The project, developed by the U.S. Space Agency (NASA) and the Research Projects Agency Defense Advanced U.S. (DARPA), was tested by anchoring the X-51A WaveRider the wing of an old B-52 bomber.
The X-51A WaveRider should have flown at hypersonic speed for 300 seconds to dive later in the Pacific Ocean.

Although the same sources gave no information on the results, it was successful, the ship should have been destroyed during testing, making it impossible to recover, but engineers could use all the data recorded during the flight for technology development hypersonic military uses.

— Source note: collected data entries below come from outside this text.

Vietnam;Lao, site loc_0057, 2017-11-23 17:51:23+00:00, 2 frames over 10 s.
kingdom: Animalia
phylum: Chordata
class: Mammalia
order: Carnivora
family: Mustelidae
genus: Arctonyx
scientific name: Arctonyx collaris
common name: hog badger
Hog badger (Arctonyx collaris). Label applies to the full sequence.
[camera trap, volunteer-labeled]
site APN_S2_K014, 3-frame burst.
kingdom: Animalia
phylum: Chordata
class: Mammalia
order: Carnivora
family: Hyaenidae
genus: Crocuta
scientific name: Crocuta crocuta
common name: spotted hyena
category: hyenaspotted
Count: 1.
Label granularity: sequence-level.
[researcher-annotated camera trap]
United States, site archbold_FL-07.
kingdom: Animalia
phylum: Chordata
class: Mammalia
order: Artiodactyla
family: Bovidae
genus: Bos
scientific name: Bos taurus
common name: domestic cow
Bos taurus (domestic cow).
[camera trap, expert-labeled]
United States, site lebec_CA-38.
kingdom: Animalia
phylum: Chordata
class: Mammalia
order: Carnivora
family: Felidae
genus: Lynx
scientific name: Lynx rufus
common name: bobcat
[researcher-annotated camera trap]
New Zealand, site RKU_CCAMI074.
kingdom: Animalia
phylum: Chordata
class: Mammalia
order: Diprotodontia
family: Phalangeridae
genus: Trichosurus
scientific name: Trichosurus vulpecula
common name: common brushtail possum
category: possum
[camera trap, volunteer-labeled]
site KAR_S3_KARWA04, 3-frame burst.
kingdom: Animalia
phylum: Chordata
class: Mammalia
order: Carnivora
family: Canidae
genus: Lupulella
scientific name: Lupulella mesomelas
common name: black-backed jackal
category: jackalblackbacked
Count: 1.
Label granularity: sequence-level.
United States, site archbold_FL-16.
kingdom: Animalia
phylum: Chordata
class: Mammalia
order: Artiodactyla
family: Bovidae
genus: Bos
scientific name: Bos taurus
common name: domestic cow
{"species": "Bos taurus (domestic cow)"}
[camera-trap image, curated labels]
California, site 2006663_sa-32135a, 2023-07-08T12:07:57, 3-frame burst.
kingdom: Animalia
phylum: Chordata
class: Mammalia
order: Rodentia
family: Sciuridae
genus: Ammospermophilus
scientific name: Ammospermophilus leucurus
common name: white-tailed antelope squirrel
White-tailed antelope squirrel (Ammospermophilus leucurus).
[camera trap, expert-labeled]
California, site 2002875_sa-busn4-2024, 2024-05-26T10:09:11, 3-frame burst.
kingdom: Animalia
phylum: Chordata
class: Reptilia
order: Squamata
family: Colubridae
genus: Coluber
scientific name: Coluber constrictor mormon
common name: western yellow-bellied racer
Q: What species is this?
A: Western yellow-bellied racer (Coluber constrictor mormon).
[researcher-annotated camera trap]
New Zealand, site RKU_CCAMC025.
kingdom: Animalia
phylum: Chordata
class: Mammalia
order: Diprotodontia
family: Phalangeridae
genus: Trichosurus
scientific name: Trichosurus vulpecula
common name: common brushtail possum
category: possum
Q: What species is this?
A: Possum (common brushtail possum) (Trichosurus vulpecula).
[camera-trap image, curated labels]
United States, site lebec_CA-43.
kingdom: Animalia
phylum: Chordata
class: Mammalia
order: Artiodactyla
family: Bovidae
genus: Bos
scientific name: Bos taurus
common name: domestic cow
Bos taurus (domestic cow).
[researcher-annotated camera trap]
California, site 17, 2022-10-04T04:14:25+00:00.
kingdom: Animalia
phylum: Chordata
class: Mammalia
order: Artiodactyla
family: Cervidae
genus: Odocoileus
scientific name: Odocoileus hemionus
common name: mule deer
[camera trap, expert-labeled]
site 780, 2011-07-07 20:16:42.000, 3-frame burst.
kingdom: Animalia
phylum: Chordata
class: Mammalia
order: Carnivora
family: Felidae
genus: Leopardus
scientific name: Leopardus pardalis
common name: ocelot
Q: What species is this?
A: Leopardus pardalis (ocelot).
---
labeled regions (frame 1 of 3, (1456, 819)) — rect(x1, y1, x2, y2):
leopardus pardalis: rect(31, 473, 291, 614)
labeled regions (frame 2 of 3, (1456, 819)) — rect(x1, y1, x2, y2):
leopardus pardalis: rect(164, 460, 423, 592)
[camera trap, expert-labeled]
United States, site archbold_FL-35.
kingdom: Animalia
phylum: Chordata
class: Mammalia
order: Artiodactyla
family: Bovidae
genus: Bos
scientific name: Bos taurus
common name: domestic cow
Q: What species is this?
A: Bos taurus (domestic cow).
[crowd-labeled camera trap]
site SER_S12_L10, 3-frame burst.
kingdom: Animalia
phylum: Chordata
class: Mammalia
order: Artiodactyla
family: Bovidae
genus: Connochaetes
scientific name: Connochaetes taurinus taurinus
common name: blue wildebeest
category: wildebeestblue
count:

The test flight X-51A was the third experiment a program that began in 2004.
WaveRider's first, built by Boeing, was tested in May 2010 to 3500 kilometers per hour for 143 seconds before a glitch put an end to the test before time, and the second, who was executed in June 2011 and ended earlier than expected but it did create facts.
The Air Force plans to develop and use technology to move hypersonic missiles or aircraft anywhere in the world in minutes instead of hours, in order not to let the enemy reaction time.
In addition to speed, hypersonic aircraft will fly at high altitudes out of reach of enemy fire or a missile.
NASA and the Pentagon is funding three national centers in the country to study hypersonic flight.
The WaveRider program will cost $140 million as estimated by the site specialized in military development, Globalsecurity.com.